This article aims to describe the basic squash serve rules. It covers the order of service, rules of the squash box, types of serve, and how you may incur a fault during service.
Order of service
The first service of the match is decided by spinning a racket. That player continues to serve until they lose a rally. At that point the service is passed to the opponent. The player that wins a game gets to serve first in the next game.
Each rear quarter of the court has a smaller service box within it. When a player is first to serve in a game, or when the service is transferred to a new player, then that player may choose which side of the court they’d like to serve from. After this point the player must alternate service boxes until they lose a rally.
During service, the serving player must have at least part of one foot in contact with floor within the bounds of the service box. No part of that foot should touch the line surrounding the service box.
A good squash serve
For a serve to be good the ball must strike the front wall between the service line (the line running along the middle of the front wall) and the out line (the uppermost line on the front wall).

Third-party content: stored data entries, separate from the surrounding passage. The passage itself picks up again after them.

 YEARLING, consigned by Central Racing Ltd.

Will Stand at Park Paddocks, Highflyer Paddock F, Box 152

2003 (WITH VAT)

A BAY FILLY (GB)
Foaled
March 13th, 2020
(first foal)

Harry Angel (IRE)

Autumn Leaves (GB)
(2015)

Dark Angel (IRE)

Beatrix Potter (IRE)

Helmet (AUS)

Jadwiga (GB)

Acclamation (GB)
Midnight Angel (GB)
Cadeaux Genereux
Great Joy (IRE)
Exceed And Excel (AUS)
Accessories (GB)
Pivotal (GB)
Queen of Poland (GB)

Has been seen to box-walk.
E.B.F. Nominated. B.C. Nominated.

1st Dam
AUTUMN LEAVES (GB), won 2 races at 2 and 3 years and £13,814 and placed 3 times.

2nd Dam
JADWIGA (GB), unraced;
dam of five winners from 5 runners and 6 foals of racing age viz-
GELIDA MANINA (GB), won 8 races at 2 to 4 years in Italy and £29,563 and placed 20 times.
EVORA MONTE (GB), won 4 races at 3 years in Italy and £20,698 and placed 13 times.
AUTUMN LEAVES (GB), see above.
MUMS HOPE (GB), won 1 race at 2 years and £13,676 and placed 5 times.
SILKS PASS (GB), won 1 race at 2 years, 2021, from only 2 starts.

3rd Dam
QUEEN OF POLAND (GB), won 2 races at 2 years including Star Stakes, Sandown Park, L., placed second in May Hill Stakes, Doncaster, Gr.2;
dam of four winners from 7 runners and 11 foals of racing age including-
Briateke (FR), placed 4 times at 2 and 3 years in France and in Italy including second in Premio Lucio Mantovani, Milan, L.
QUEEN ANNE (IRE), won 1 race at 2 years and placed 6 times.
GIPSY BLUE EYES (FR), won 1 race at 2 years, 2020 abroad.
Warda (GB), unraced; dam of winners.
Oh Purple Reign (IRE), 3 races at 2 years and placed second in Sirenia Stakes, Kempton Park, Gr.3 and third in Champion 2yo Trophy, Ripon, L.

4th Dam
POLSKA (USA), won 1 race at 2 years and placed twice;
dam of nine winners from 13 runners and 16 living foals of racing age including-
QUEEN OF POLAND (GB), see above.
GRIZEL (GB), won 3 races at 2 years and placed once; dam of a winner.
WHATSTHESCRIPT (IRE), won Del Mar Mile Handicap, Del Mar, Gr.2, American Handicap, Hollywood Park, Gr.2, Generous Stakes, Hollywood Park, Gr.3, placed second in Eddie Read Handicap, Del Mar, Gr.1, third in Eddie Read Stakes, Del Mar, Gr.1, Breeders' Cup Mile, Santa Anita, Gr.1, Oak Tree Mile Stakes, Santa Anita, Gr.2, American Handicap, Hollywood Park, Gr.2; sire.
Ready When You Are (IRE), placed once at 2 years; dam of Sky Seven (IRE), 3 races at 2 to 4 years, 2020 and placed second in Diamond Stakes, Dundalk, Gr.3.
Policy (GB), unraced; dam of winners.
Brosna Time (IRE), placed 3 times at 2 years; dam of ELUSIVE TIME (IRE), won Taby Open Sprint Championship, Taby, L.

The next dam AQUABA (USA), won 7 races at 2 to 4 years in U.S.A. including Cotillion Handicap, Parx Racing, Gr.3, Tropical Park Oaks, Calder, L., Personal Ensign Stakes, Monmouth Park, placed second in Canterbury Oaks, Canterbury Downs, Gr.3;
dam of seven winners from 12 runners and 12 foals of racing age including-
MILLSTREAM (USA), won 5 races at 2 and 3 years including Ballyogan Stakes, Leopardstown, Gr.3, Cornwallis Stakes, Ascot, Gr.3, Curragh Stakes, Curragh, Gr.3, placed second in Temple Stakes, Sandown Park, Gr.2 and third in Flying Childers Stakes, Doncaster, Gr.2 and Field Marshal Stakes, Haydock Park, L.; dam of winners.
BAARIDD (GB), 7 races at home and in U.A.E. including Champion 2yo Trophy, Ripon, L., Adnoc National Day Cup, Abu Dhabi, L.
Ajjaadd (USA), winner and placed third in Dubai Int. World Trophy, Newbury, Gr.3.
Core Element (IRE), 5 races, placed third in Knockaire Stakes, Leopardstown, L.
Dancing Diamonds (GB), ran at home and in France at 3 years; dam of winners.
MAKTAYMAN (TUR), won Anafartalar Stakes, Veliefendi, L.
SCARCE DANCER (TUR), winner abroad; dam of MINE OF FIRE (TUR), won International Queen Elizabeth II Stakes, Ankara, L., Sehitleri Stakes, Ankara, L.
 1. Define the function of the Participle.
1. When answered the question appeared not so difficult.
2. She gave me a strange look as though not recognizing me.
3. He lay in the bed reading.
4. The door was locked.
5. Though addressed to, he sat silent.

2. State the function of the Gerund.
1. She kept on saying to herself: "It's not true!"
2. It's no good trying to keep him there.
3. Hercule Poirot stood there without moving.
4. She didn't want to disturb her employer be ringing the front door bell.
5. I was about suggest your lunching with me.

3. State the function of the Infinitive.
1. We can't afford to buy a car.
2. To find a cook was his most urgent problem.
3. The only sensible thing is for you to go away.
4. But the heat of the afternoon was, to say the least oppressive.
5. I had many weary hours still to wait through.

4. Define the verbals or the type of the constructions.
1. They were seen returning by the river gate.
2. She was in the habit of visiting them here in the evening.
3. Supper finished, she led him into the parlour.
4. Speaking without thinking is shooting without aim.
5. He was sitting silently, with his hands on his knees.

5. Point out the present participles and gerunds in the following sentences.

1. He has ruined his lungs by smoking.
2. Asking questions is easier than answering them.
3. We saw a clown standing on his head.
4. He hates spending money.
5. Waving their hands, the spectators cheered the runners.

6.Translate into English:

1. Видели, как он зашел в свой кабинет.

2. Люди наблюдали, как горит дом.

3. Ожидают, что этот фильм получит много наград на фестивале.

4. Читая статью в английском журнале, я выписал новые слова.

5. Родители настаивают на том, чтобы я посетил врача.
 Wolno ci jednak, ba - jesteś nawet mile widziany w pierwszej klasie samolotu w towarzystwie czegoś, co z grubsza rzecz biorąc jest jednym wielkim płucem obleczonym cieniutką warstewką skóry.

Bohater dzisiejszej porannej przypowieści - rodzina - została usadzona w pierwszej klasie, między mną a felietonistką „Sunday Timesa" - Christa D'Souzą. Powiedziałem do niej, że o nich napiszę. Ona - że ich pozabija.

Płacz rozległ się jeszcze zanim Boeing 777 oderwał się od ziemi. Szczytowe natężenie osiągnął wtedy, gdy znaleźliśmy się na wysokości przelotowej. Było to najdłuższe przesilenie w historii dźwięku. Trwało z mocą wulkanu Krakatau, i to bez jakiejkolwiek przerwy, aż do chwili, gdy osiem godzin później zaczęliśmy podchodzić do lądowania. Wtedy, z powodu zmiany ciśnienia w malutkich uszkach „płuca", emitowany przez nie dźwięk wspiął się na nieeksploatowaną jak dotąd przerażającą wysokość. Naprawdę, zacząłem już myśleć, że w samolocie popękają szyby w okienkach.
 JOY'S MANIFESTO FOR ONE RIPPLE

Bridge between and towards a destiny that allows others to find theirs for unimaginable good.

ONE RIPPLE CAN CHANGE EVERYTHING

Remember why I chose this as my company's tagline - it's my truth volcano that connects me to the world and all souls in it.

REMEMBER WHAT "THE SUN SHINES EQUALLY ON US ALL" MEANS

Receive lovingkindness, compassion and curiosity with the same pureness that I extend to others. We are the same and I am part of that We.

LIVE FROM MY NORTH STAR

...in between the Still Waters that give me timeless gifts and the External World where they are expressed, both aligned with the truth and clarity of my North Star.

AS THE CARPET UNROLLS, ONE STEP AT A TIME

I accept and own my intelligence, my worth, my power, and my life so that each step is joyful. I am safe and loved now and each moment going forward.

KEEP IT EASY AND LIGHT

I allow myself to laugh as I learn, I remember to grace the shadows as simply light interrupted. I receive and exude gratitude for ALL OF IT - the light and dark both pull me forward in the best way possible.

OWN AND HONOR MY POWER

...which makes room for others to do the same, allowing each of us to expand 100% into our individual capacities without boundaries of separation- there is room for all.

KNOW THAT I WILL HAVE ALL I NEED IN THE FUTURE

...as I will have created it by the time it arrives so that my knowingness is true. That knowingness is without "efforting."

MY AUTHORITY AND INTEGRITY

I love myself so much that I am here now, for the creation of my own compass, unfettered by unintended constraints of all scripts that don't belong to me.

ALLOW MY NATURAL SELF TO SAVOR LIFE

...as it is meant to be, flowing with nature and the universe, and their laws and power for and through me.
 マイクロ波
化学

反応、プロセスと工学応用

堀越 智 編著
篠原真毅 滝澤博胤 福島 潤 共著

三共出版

The ball must not make contact with either line, strike the wall above the out line, or strike the wall below the service line.
On it’s return, the squash balls first bounce must be within the rear quarter on the opposite side of the court (your opponent’s quarter). However, it doesn’t necessarily have to bounce on the floor as your opponent may choose to return it with a volley.
A serve is considered a fault if:
- At the time of striking the ball the server does not have at least one foot in contact with the ground within the service box, or part of that foot is in contact with the line surrounding the service box
- The server fails to strike the ball after releasing it, and the ball touches the floor, a wall, or any part of the server or his/her clothing
- The server does not strike the front wall directly between the service and out lines
- Following a direct serve the ball makes contact with either the service or out lines
- The first bounce of the ball on the floor is not within the opponents rear quarter (unless the ball is volleyed by the opponent)
Types of squash serve
A squash serve may be overarm, underarm, forehand or backhand. In order to keep surprising your opponent it is a good idea to vary your serves so as not to become too predictable. Here are 3 squash serves that would be good to practice while you’re learning:
- Lob Serve – The purpose of the lob serve is to try and make the ball land in the back corner of your opponents quarter. This serve is best performed underarm. Aim the ball centrally and high on the front wall, just below the out line. With enough power the ball should bounce high and strike the side wall, close to the rear of your opponents quarter. This forces the player to either return with a volley or to try and hit the ball out of a tight corner.
- Power Serve – The power serve is performed much like a tennis serve using an overhand smash. You can choose to aim the ball anywhere on the front wall for different results. The serve is fast and forces your opponent to think fast. A good tip is to try and strike the ball at such an angle to the front wall that the ball bounces back directly at your opponent, rather than to either side of them.
- Backhand Serve – This serve is performed in the right-hand serving box if you are right-handed or the left-hand serving box if you are left-handed. It can be either a lob or a power shot. The advantages are that you are already facing your opponent once the serve has been executed, and it allows for the ball to bounce back at a tight angle to your opponents side wall, making it harder to return.